Observe the factor IC and Rank_IC results, and set the output format to six decimal places:

//Observe factor IC and Rank_IC results
groupname = ["IC" , "Rank_IC" , "IC_cumsum" , "Rank_IC_cumsum"]
<select top 10 trade_date , round(_$$groupname , 6)  as _$$groupname from correlation>.eval()

Figure 10. Figure 3-2 IC, Rank IC, and with Cumulative Values

Plot using the plot function:

plot(table(correlation["IC"] ,correlation['IC_cumsum']) , correlation["trade_date"] , title = "FTime series plot and cumulative of IC for factor", extras={multiYAxes: true})

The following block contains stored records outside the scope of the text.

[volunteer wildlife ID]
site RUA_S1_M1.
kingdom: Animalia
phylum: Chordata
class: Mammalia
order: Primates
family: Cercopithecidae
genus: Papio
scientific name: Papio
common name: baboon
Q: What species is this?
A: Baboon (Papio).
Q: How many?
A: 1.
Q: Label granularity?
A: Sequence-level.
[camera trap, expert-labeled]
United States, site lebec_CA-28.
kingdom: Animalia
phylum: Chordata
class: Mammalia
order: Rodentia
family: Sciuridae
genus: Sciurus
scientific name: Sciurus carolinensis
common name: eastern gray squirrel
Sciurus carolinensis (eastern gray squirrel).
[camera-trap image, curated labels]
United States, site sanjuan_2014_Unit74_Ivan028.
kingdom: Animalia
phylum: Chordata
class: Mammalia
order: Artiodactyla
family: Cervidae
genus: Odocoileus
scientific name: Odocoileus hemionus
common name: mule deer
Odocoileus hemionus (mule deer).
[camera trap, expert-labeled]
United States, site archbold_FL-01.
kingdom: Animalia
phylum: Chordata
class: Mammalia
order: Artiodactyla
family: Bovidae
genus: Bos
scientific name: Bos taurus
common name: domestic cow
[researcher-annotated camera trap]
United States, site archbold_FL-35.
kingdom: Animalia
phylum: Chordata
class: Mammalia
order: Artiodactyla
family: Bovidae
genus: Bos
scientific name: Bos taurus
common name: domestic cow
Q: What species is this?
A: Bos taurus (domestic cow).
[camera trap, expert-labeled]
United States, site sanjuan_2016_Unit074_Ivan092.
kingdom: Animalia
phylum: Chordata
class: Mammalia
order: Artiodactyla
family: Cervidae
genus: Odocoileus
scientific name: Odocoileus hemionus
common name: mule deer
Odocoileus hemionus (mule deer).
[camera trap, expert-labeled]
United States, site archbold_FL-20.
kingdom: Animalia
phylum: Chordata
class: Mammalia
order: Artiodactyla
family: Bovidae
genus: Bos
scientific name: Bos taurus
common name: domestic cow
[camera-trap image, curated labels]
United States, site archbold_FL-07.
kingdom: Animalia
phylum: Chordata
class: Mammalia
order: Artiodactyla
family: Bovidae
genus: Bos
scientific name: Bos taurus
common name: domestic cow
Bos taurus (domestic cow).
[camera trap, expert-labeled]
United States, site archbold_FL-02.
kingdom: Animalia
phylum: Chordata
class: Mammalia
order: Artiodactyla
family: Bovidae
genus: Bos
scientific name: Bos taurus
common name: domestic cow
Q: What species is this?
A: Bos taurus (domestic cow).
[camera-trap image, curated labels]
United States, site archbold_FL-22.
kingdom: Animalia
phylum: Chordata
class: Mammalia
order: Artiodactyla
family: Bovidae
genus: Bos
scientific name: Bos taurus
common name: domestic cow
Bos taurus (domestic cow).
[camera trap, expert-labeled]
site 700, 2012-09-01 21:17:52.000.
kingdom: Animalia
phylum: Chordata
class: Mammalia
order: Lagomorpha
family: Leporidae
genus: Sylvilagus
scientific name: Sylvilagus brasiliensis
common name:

Figure 11. Figure 3-3 Time Series and Cumulative Plot of IC

plot(table(correlation["Rank_IC"] ,correlation['Rank_IC_cumsum']) ,
              correlation["trade_date"] , title = "Factor factor Long-Short Return Curves (Market
              Cap Weighted)", extras={multiYAxes: true})

Figure 12. Figure 3-4 Time Series and Cumulative Plot of Rank IC

When analyzing IC time-series and cumulative charts, different types of information can be extracted. For example, frequent sign changes in IC, as shown in Figure 3-3, indicate unstable predictive performance across market regimes. The cumulative IC chart aggregates IC values over time and reflects the factor’s long-term predictive contribution. The steadily increasing cumulative IC in Figure 3-3 suggests that the factor consistently contributes positive expected returns over the long run.

3.4 Factor Analysis and Net Value Curves by Group

In this section, we analyze the backtest results for each factor-based portfolio group and plot both the net value curves for the groups and the long-short return curve. The results of the single-group factor analysis can be obtained from singleResult["backtest"], as shown below.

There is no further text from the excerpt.